Shortly after, the silence was filled with the echoing words “It’s just a phase”. This was the blade that cut my rope and sent my head spinning. My fragile beliefs were shattered into indistinguishable fractals, scattered into the wind above me as I swam back to the shoreline. For many years I cast stones of fantasies into the future, longing to put the pieces back together, watching as missed opportunities rippled into the horizon. For me, this is what it felt like to come out of the closet. Those words are etched into the pages of my narrative like a watermark, the story never to be read the same again. I regret taking these words as a gospel and rejecting my identity as this cultivated a willingness to be shaped by the razor-sharp edges of rigid ideologies. This became a habit of commodifying my soul for social currency. The curation of an idealistic self to meet the expectations of others is act of daily mask wearing, constant tongue biting and facial flushing. It is building a life upon the emotional rubble of denial which widens the gaping abyss between truth and lies.

It can be impossible to live stranded on an island or locked in the dark. Yet our society raises the tides and bolt down doors with ideas of normalcy and a fear of the unknown. These closets are not unique to sexuality and gender, but apply to race, religion and any individualistic trait of self-identification. The danger of self-denial is not merely the truth that keeps us trapped, but instead the wider cognitive framework that it encompasses. It has taken many years to reject those words and to comprehend that even our idols may not understand us, and that we may not understand ourselves, and that’s ok. There is often a moment in our lives when we realise that these walls that entomb us are mere lines in the sand. In my case it was realising that I was shackled by comfortability, wrapped tightly by fear of exposure and controversy. Today this is no longer the case. Instead I wield the flame of individuality and set alight to the pages of my history in an effort to incinerate the parasitic dogmas which plague our societal narrative. This revolution begins with a spark, a toe in the ocean or a hand on a doorknob, and ends in a roaring fire. It is the melting away of masks like candle wax, returning their malleable like clay for us to shape into our own works of art.
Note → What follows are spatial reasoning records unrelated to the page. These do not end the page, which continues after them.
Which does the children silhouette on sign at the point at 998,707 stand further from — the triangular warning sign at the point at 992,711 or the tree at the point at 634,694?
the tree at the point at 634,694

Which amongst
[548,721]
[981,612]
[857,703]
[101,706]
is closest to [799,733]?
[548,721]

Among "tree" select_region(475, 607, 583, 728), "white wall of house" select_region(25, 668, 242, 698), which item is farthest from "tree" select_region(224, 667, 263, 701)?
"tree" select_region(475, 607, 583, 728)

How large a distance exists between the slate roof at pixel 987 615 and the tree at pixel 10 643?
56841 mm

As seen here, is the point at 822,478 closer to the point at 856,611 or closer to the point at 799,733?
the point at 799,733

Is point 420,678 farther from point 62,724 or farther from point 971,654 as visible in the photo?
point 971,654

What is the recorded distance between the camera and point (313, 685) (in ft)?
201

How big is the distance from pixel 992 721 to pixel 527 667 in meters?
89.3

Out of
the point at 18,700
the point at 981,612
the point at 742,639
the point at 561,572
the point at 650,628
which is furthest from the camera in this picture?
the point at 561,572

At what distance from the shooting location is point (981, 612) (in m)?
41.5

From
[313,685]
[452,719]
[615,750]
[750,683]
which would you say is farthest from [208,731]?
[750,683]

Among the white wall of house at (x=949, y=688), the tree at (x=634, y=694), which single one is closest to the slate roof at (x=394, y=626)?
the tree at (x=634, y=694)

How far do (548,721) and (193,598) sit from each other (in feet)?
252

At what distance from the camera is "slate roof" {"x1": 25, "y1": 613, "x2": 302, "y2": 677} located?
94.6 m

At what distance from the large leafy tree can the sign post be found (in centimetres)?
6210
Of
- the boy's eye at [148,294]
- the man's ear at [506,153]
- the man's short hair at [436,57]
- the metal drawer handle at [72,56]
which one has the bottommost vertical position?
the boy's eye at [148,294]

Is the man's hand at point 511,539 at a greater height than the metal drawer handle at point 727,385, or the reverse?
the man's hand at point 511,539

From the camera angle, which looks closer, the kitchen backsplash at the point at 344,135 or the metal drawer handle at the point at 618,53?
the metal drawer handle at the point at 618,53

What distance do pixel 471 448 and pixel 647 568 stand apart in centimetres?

I am not suggesting that piercing the veil of cognitive biases and unbolting doors is an easy process. Yet once the flames settle a phoenix will rise from the ashes, a symbol of freedom and liberation that will take our society to great heights. To a land where doors no longer exist and oceans can be traversed. As medical professionals, friends and parents we are in the position to float a raft to anyone who may be drowning or stranded. I urge you to consider the oceans, the shorelines and the flames that reside behind closed doors, and to nourish the strength it takes to leap into the unknown. By alchemising our biases into a precious stone like state we can harness the kaleidoscopically vibrant light of individualism, because in the dark a rainbow goes unseen, even if it is just a transient “phasic” beauty.